The issue is .d files, which probably don't support this. So integration into build systems like make or others would be poor.

Maybe we should rename path to file to make it clear that we only support files?

In classical unix terminology, directories are special types of "file"s, but we already have the is_file function in our API (where the "file" is an abbreviation for "regular file") so there is precedent already.

Based on rust-lang/rfcs#3200 (comment) I would have though directories are handled as expected.

FWIW, the tracked_path API now supports tracking any changes within a directory. The change happened alongside the buildscript rerun-if getting that functionality to replace the older, mostly useless behavior of watching the directory entry itself for (i.e. metadata) changes.

Also isn't this already something cargo needs to track e.g. cargo build needs to know if new build targets are added i.e. a src/main.rs is added to a previously library only package, or a new file in src/bin.
Though that's probably a concern at a different level.

Edit:

I think that comment was referring to rust-lang/cargo#8973 though not sure how that effects tracked_path as I don't see a corresponding PR for rust itself.

not sure how that effects tracked_path as I don't see a corresponding PR for rust itself.

rustc outputs .d files (write_out_deps function in compiler/rustc_interface/src/passes.rs), which then get read by cargo.

Cargo then calls the mtime_recursive function:

https://github.com/rust-lang/cargo/blob/11dccd1df09b0f50706d72f6e886b67f1f00b732/src/cargo/core/compiler/fingerprint/mod.rs#L1928

So yeah, you are right, directories are handled (and handled recursively).
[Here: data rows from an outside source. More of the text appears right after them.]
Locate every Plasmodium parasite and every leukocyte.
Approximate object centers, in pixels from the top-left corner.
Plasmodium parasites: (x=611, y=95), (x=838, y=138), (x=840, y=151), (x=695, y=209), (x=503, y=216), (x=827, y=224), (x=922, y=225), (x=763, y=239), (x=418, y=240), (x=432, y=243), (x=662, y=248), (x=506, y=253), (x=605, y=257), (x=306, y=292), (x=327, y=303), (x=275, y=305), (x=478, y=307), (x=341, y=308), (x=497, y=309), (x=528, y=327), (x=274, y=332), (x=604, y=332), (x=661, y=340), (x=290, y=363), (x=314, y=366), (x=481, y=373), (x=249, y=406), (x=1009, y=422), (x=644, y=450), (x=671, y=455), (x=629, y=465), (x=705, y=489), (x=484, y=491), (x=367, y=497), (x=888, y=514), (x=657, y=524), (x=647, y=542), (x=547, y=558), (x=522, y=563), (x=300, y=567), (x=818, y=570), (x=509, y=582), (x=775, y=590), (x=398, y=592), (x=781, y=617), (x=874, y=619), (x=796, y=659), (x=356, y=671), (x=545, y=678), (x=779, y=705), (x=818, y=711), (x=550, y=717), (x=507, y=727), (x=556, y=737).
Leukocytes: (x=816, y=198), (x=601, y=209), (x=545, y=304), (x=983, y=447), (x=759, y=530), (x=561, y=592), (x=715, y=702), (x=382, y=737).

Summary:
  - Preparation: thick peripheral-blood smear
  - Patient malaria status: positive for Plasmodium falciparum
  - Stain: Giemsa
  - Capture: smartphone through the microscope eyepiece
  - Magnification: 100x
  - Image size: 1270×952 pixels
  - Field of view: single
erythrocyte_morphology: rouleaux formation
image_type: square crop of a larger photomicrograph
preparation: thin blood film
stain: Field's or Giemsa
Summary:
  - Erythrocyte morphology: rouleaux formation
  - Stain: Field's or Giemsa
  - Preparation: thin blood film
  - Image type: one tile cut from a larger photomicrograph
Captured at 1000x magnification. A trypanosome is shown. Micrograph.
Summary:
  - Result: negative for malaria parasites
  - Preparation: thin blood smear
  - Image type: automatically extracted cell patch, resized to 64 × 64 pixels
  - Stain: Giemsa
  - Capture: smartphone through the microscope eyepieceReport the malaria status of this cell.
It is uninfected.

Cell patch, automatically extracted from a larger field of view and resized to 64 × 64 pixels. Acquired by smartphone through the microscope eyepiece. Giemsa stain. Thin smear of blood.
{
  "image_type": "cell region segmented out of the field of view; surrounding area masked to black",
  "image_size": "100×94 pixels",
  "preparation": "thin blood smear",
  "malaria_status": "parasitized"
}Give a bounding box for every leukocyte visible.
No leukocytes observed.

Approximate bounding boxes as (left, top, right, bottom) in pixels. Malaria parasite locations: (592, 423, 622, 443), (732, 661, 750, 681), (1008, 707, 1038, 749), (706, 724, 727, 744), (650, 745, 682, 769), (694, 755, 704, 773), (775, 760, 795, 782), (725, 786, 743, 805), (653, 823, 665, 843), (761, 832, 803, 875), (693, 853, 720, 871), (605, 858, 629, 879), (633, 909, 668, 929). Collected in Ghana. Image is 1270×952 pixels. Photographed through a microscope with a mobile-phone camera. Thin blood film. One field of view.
This would need to be properly handled by rust as well in case proc macro outputs are cached in the future (#99515 (comment)), so that the cache is invalidated if the directory content changes. Doesn't help if cargo reruns rustc as it detects the change, but rustc doesn't detect the change and reuses a cached result.

I think this might be a new case to handle for rustc as currently I don't know of anything that enumerates folders. There is module_name.rs vs. module_name/mod.rs, but all I can think of results in a finite list of files that are checked, rather than enumerating a folder.